VoIP firms hit out at slow broadband rollout


18 Apr 2006

The adoption of VoIP as a viable business tool is being hindered by the slow rollout of broadband, according to senior executives in two Irish companies providing VoIP services.

VoIP technology has the potential to facilitate worker mobility and effective telecommuting but these benefits are dependent on a suitable broadband structure with sufficient bandwidth to carry it, they claim.

“In Ireland VoIP is really only available to the corporate customer because they’re the only ones who can afford the bandwidth or the dedicated lines to use it. The SME is at a serious disadvantage because of the cost of broadband, the scarcity of broadband and the quality of broadband,” Feargal Brady, CEO of Blueface, told siliconrepublic.com.

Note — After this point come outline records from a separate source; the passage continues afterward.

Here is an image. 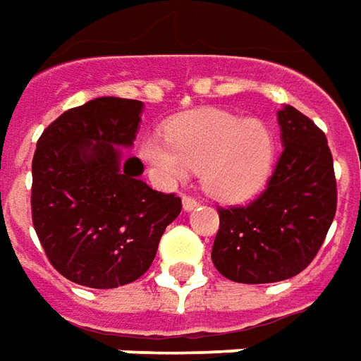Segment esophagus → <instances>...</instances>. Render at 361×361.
<instances>
[{
	"label": "esophagus",
	"instance_id": "obj_1",
	"mask_svg": "<svg viewBox=\"0 0 361 361\" xmlns=\"http://www.w3.org/2000/svg\"><path fill=\"white\" fill-rule=\"evenodd\" d=\"M181 201H183V209H185V211H193V209H197L199 207L197 199L191 197V195H183Z\"/></svg>",
	"mask_w": 361,
	"mask_h": 361
}]
</instances>
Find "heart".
<instances>
[{
	"instance_id": "obj_1",
	"label": "heart",
	"mask_w": 361,
	"mask_h": 361,
	"mask_svg": "<svg viewBox=\"0 0 361 361\" xmlns=\"http://www.w3.org/2000/svg\"><path fill=\"white\" fill-rule=\"evenodd\" d=\"M142 156L168 180L201 170V181L221 199H242L268 180L276 140L266 123L224 111H195L168 127V138L150 137Z\"/></svg>"
}]
</instances>
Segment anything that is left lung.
I'll list each match as a JSON object with an SVG mask.
<instances>
[{
	"mask_svg": "<svg viewBox=\"0 0 361 361\" xmlns=\"http://www.w3.org/2000/svg\"><path fill=\"white\" fill-rule=\"evenodd\" d=\"M283 150L266 189L246 205L219 207L211 259L238 283H274L301 274L321 250L336 213L329 140L307 115L277 113Z\"/></svg>",
	"mask_w": 361,
	"mask_h": 361,
	"instance_id": "left-lung-1",
	"label": "left lung"
}]
</instances>
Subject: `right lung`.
Instances as JSON below:
<instances>
[{"label": "right lung", "mask_w": 361, "mask_h": 361, "mask_svg": "<svg viewBox=\"0 0 361 361\" xmlns=\"http://www.w3.org/2000/svg\"><path fill=\"white\" fill-rule=\"evenodd\" d=\"M142 103L97 97L64 111L37 142L31 215L42 250L78 286L113 289L152 266L166 226L181 211L176 193L148 188L130 146Z\"/></svg>", "instance_id": "1"}]
</instances>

“It’s the beginning of a catastrophe,” he added. “You need a leased line of some sort or you won’t be able to use it.” He added that trying to get bandwidth in Ireland is “like trying to get water in the desert” and that this presented a major obstacle to Ireland’s competitiveness.

“The problem with Ireland is the rollout of broadband has been rather slow,” said Michael Maher, chief operations officer of VoIP Ireland. Consequently, he added, there’s not a lot of awareness of VoIP because a lot of people can’t have it.

Maher said broadband rollout would be speeded up if competitors were given access to exchanges from Eircom. “The whole issue of local loop unbundling and the availability for other providers to go into the exchanges and put their DSLN equipment into the exchanges — that would speed up broadband rollout.

“Looking at what Eircom are actually doing with their assets I would say they’re sweating the assets and trying to get the maximum return out of their investment. They’re doing that by being a bit stubborn about letting the competition in.

“Hindsight is a great thing,” he continued. “Anybody coming into the Irish market now would ask themselves: ‘Why did the Government sell the crown jewels, namely the infrastructure, when most other countries have, under deregulation, held onto the wires in the ground and just sold the customer base. These countries have allowed competition to take place between companies in their efforts to acquire customers and they then charge them a fee for using the infrastructure. [A similar system in Ireland] would have allowed us to maintain and upgrade the infrastructure and we wouldn’t have this problem with the slowness in the rollout of broadband.

“There’s all sorts of different vested interests ensuring the rollout of broadband is slowed down from an Irish perspective at the moment,” he claimed.